De Niro was sent a copy of LaMotta's 1970 memoir, Raging Bull: My Story, and became obsessed with starring in a movie about the former champ, who was then working as a bouncer in Manhattan. Irwin Winkler and Robert Chartoff agreed to produce the 1980 film, but only if the actor could get Scorsese to direct.

Meanwhile, executives at United Artists said they would bankroll the $13 million movie if Winkler and Chartoff would sign off on a sequel to Rocky, their 1976 best picture winner.

In preparation for the film, LaMotta schooled De Niro on the sweet science. "He would say, 'Hit me, don’t worry, don’t worry,' " De Niro recalled in a 2013 interview with Time magazine. "He was 55, but he was really tough. I didn’t realize until I got to his age [how hard it is to] still take a punch."

The actor famously gained 60 pounds during the course of filming — production was stopped for three months so he could gorge himself in Paris restaurants to put on the extra weight to portray LaMotta post-boxing — to win the only best actor Oscar of his career.

“Rest in Peace, Champ," De Niro said in a statement. 

William Forsythe played LaMotta in another film, The Bronx Bull (2016).

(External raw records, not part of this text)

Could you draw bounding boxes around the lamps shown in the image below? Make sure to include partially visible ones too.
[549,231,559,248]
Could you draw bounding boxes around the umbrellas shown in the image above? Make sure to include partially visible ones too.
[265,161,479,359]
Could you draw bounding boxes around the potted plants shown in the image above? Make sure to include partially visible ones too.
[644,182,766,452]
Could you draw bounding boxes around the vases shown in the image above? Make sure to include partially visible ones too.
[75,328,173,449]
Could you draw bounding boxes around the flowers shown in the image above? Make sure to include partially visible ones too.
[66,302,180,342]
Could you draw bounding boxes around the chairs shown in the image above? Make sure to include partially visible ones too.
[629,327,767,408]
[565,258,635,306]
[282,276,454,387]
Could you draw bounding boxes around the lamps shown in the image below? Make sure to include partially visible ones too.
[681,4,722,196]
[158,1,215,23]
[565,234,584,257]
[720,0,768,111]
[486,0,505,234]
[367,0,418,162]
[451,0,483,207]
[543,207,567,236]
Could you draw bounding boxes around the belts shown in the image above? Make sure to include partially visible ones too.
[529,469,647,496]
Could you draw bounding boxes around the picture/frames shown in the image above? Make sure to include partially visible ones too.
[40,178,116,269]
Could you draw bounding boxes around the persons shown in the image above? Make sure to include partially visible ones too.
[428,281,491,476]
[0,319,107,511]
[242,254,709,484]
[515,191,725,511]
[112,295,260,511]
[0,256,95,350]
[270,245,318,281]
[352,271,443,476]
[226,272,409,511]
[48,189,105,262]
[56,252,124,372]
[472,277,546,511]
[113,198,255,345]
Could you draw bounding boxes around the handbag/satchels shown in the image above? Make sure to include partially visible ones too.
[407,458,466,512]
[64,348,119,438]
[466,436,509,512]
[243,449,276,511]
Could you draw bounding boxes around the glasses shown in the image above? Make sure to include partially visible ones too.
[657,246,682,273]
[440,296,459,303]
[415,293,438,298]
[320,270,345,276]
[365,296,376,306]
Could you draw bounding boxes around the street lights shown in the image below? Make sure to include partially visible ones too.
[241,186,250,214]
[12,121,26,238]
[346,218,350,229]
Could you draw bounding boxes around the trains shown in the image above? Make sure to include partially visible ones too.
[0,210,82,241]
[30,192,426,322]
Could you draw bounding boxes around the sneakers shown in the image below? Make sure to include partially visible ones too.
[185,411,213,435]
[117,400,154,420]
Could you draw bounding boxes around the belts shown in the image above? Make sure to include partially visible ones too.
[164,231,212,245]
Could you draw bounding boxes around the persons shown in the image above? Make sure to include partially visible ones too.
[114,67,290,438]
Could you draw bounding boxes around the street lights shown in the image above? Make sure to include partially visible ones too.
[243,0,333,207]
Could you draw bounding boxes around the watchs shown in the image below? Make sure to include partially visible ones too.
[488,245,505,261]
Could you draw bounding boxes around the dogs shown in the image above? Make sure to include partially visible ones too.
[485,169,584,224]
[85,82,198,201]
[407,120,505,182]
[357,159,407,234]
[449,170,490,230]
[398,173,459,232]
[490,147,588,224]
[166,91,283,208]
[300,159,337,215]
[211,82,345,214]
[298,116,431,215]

A son of Italian immigrants, Giacobbe LaMotta was a native of New York City. (The biography on his website says he was born on the Lower East Side on July 10, 1922.) His father forced him to fight other children in the neighborhood, and adults tossed their loose change at the kids in appreciation. That money helped pay the rent.

LaMotta spent time in reform school before turning pro in 1941. He fought 20 times that year.

After he retired from boxing, LaMotta ran a popular nightclub in Miami Beach in the 1950s and worked as a stand-up comedian. He was seen as a bartender in Paul Newman's The Hustler (1961) and appeared as thugs named Duke, Bugsy and Muscles on episodes of the NBC sitcom Car 54, Where Are You?

LaMotta also co-starred with O.J. Simpson in Firepower (1979) and had top billing in a 1989 film called Mob War. In 2012, he starred for two weeks in a biographical off-Broadway show, Lady and the Champ, in which he recited the "I cudda been a contender" speech from On the Waterfront.

His survivors include his co-star in that production, fiancee Denise Baker, who was 30 years his junior. His second of six wives was Vikki LaMotta, memorably portrayed by Cathy Moriarty in Raging Bull

TMZ first reported the news of his death.